- _Task to carry out_:
Copy the data that follows exactly as it is, excluding all pictures.

==================================================

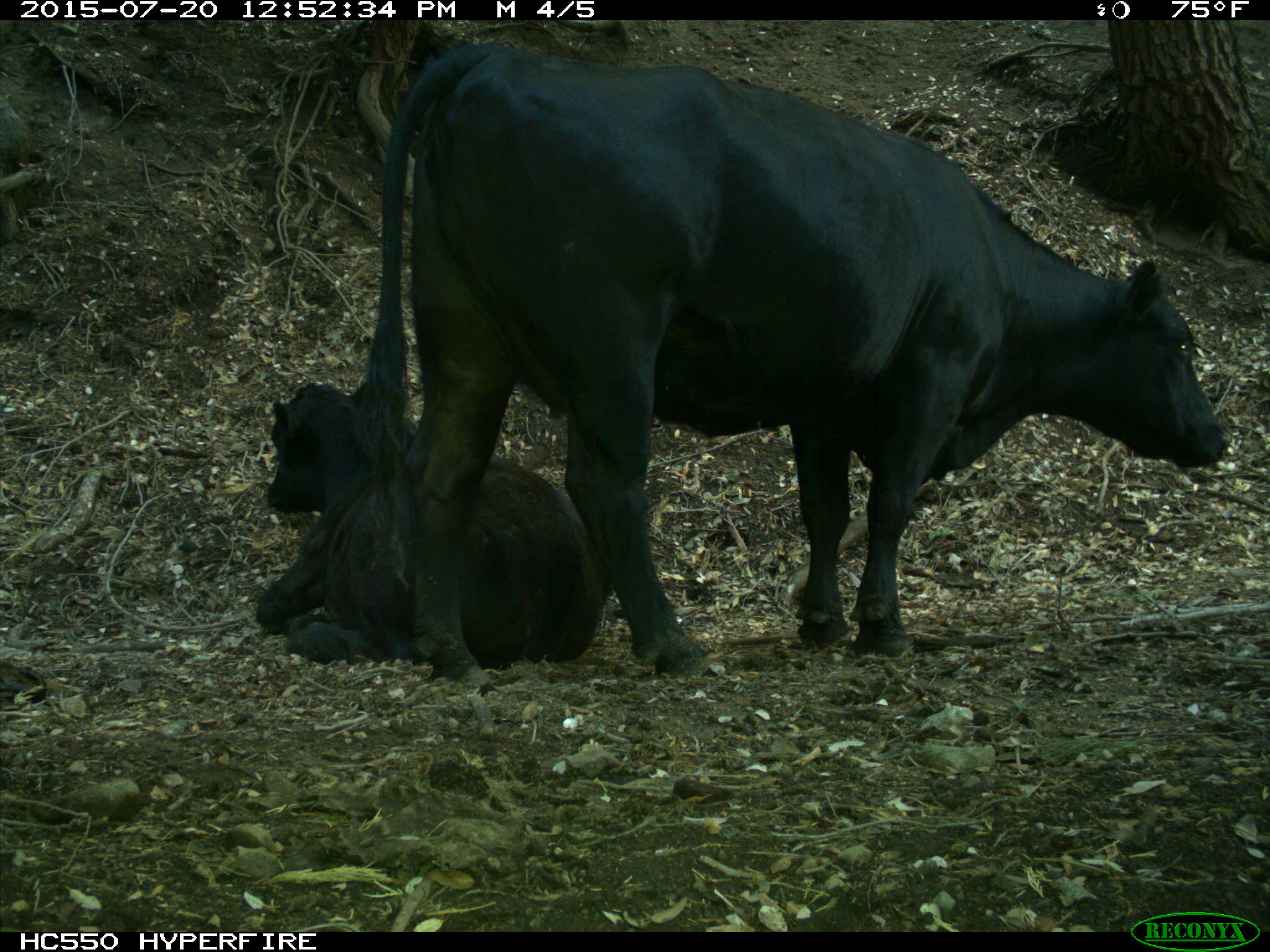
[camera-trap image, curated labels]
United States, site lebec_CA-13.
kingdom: Animalia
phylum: Chordata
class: Mammalia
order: Artiodactyla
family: Bovidae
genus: Bos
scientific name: Bos taurus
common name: domestic cow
Bos taurus (domestic cow).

==================================================

- _Reply to the task_:
[camera-trap image, curated labels]
United States, site lebec_CA-13.
kingdom: Animalia
phylum: Chordata
class: Mammalia
order: Artiodactyla
family: Bovidae
genus: Bos
scientific name: Bos taurus
common name: domestic cow
Bos taurus (domestic cow).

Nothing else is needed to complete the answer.